At the end of the day, the most important relationship you have in this life is the one you have with yourself. Take this time when you’re single to cultivate a healthy relationship with yourself so that you will find your person when the time is right.
Turn to your other relationships
Non-romantic social connections are just as essential as romantic relationships. Our friends, family members, and even acquaintances all play an essential role in our lives. Although you may be alone intimately, these people can take away those feelings of loneliness and bring so much joy to our lives (another thing to remember: people in relationships can still feel lonely too, so leave your assumptions at the door).
When you find yourself thinking of the drawbacks of being single, think of these people. Even grab a journal and answer these questions to remind yourself of the other people who are important in your life:
- Who is your role model? Why are they your role model?
- Think of the most recent person who did something kind for you. Describe them. How did it make you feel?
- Who do you enjoy spending your time with most? Why do you feel this way?
- What is the most recent lesson you learned from a family member or friend? Why was it valuable? Why was it a gift to your life?
Work Towards B.A.G.
B.A.G. = Big Audacious Goals. Start doing the things you’ve always wanted to do while you're still single. When you add another person into the mix, it can be easy to fall off track with personal goals (I know, I’ve been there). Now is the time to show yourself self-love by doing the things you’ve always wanted to do and extracting meaning in your life in different ways. Is your goal to travel to a new country? Do you want to launch a podcast or write a book? How about starting the business you've always wanted to have? Whatever your gut tells you, listen to it and start from there! Ultimately, life is about doing things that make you happy, relationship or not. Working towards a B.A.G. can allow you to reap so much meaning in your life.

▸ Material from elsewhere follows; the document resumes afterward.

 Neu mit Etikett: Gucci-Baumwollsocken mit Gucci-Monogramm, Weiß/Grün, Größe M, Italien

Gain clarity on what it is you want in a partner
Now is a great time to determine what it is you want in a partner. But how do you even decide that? Behold, the boyfriend/girlfriend/partner resume. Yup, you heard me! This past summer, I was fortunate to work with an awesome client who actually helped coach me on this topic and provided a useful strategy to help me find my "person"! She told me I should write down every possible thing I want in a partner and use that as a guide in the process of finding someone I'm compatible with. In writing my list, I decided to call it my “Boyfriend Resume” (must be the business graduate in me). Now, any time I meet someone I'm interested in, I look at it to see if it checks those boxes.

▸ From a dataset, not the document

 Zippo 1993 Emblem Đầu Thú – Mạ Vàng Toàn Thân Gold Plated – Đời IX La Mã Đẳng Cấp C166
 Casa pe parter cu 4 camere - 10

Now it's your turn! Get out your journal and write down what it is you want in a partner.
For reference, here are some things I put in mine:
- Is curious and asks me a lot of questions
- Is open and honest with me
- Is very affectionate and says “I love you” often
- Doesn’t take on my stress but is still my rock
- Is a fantastic cook (because I’m not)
- Is a dog person
- Likes to banter and is receptive to my sass
- Doesn’t bash their ex-girlfriends
- Loves my whole self
Being single has always naturally held a negative connotation. But like being in a relationship, it’s an invaluable experience that will teach you incredible life lessons, allow you to focus on your goals, and give you time to form important non-romantic relationships. By changing the narrative of how we view being single, we can view it in a positive light and truly experience joy in the process.